▶ _INSTRUÇÃO_:
Escreva a continuação do texto sobre a estética do videoclipe no cinema contemporâneo, começando logo após a última frase dele.
+++ TRECHO DO TEXTO
Apesar
de já ter me referido, aqui, diversas vezes, não custa nada repetir que a
estética do videoclip incorporada à narrativa cinematográfica contemporânea,
principalmente aos produtos oriundos da indústria cultural de Hollywood,
destrói o prazer de ver um filme pela impossibilidade de contemplá-lo
devidamente. Para acompanhar a "velocidade" das mentes internéticas,
a indústria descobriu que a melhor fórmula de envolver o espectador que não
pensa e é apático é aquela baseada nos cortes incessantes e nas tomadas bem
rápidas.
Até
mesmo filmes razoáveis e bons estão estruturados nesta estética, que já foi denominada de estética da
tesourinha. Poucos os realizadores que possuem o conceito de
duração das tomadas com a exatidão e o ritmo desejados pelo grande cinema. Para
ficar num exemplo: Stanley Kubrick possuía um sentido exato da durée do plano. O conceito bem aplicado faz com que o espectador se
envolva no espetáculo, a se tornar, dele, cúmplice. O que não é possível no
cinema "montanha-russa" dos tempos atuais.
O
público adolescente e aborrecente, que é o alvo da indústria, não
pensa, não contempla, e faz da ida ao cinema uma das fases do shoppear. O filme é o que menos conta para a platéia de
adolescentes que lotam as salas dos complexos aos sábados. Os espectadores
atendem aos celulares e conversam o tempo todo, riem fora de hora, põem os pés
(as patas) nas cadeiras dianteiras, quando não infernizam quem está na frente
com "toques" infernais, e há, atualmente, uma tendência a se falar
constantemente não somente ao telefone (que virou uma praga) como também com o
amigo(a) ao lado. Sem falar, é claro, na comilança desenfreada (bacias e não
mais saquinhos de pipocas, cheerburgueres, guloseimas gerais).
A
conclusão a que se pode chegar é que o filme "montanha-russa" é
reflexo da mentalidade da platéia, pois a indústria somente se interessa pelo
lucro e, portanto, oferece apenas o que público solicita. E as pessoas que vão
hoje ao cinema não se interessam em espetáculos engenhosos e inteligentes.
Basta que possuam ação, tensão, efeitos especiais mirabolantes. A ausência do
humanismo nos filmes contemporâneos é flagrante. Os personagens não possuem
aquele tão necessário poder de verdade, de convencimento, mas são apenas e
somente marionetes condutoras da ação proposta, títeres robóticos de um cinema
sem alma.
++++++
+++ REGISTROS
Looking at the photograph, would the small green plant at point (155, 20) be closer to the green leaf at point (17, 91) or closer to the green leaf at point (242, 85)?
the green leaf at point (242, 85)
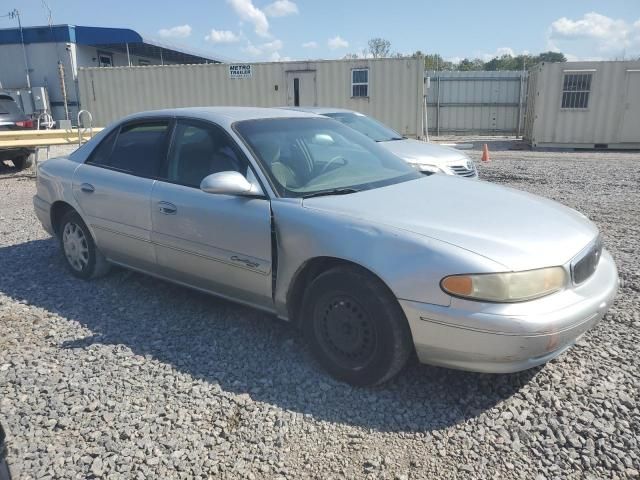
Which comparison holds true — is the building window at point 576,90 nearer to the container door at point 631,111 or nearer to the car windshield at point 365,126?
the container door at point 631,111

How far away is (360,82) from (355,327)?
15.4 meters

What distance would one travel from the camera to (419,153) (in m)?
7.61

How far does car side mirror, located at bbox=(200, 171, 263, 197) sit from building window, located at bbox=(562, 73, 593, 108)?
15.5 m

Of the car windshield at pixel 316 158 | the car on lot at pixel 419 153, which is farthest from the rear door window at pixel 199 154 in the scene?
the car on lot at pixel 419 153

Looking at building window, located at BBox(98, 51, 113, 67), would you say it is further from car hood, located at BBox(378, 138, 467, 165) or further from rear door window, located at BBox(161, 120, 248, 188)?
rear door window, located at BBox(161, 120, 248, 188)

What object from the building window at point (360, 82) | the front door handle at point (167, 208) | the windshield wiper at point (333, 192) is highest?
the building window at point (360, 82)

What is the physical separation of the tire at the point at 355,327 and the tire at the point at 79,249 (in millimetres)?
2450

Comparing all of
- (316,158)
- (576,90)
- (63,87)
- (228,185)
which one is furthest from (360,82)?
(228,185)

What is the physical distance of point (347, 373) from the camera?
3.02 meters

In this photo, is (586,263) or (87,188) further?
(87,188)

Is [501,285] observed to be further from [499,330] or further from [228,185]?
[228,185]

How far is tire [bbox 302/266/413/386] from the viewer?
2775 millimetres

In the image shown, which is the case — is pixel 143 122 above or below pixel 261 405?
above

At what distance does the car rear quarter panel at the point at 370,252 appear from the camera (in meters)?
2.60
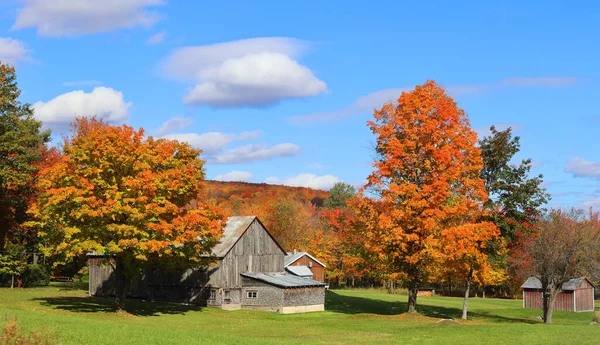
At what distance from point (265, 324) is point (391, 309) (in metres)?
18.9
++++++
+++ REGISTROS
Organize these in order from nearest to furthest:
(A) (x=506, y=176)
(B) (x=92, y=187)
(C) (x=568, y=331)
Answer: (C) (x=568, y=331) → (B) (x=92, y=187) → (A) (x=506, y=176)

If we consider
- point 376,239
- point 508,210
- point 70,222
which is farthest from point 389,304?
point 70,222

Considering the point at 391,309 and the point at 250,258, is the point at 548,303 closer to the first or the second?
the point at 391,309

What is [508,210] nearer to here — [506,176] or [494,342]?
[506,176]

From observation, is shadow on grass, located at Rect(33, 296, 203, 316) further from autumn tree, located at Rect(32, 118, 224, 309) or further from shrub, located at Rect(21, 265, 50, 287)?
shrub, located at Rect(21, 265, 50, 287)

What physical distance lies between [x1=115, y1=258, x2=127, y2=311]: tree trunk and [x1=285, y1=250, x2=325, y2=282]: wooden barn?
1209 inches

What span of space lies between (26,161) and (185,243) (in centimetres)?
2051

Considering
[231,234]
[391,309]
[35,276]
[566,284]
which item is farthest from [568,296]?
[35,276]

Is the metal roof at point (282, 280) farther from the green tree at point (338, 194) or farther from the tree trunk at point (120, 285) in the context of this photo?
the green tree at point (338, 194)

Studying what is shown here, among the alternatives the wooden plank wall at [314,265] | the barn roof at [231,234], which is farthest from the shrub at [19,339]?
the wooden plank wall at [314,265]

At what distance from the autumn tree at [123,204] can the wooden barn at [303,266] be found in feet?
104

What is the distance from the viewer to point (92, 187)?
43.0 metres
++++++
+++ REGISTROS
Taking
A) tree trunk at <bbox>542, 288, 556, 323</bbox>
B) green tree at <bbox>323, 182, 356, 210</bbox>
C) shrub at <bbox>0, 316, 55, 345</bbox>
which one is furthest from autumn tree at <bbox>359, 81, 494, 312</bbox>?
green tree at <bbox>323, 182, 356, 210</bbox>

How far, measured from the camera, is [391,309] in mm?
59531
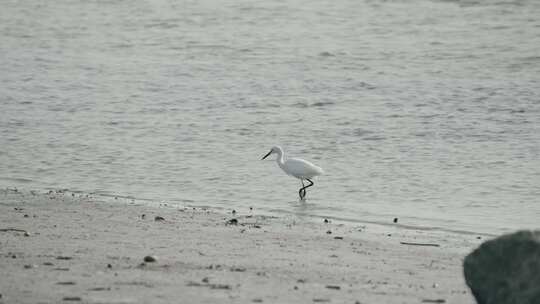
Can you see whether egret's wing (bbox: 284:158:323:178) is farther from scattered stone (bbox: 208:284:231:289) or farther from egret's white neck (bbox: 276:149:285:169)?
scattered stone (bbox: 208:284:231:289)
++++++
▶ _RESPOSTA_:
Por
outro lado, nesta crise da cultura contemporânea, há a tendência de se diluir
autores importantes e viscerais, a exemplo do genial Nelson Rodrigues. Como bem
observou a ensaísta de cinema Andrea Ormond em seu blog Estranho
encontro, ao fazer uma análise das adaptações cinematográficas do grande
dramaturgo, a tendência de diluir é uma constante nestes tempos contemporâneos
numa espécie assim de imitação da arte.
A
onda politicamente correta que assola e destrói a liberdade e a criatividade é
outro fator que ajuda muito a crise cultural. Havia uma atitude visceral que
agora se edulcora. Não existem mais autores de visceralidade sedutora como Pier
Paolo Pasolini (principalmente no escatológico "Saló", seu canto de
cisne), Marco Ferreri ("A comilança"), entre muitos outros que
vingaram no pretérito. Uma tendência dessa diluição crítica pode ser encontrada
como exemplo em "Beleza americana", de Sam Mendes, uma visão
aparentemente crítica, porém dentro de uma vontade de edulcorar que sufoca o
que se pretende ser visceral.
Apesar
da salgalhada desse artigo, há elos comunicantes entre os assuntos abordados,
que refletem bem o fundo do poço a que se chegou no que teimam em chamar
pretensiosamente de contemporaneidade: o comportamento selvagem da platéia das
salas exibidoras, a apatia diante da arte, a ausência de humanismo nos filmes e
na vida, a diluição de temáticas fortes e de autores viscerais em função de uma
apreciação dentro de moldes à la "delicatessen", a transformação do
"transitar na urbis" em shoppings centers com seus imensos fasts
foods.
E
as assim chamadas “salas de arte” não se encontram livres da agitação. Aqueles
que as freqüentam fazem-no mais por festividade, para aparecer, do que,
propriamente, pelo amor ao cinema. A diluição, a falta de base referencial, a
completa ausência da cultura literária, e a proliferação dos “monossílabos” nos
sites da internet, bem que são sintomáticos de ma crise cultural sem
precedentes. O paradoxal em tudo isso se encontra na possibilidade
extraordinária de se obter informações como nunca se viu antes no “quartel de
Abrantes”.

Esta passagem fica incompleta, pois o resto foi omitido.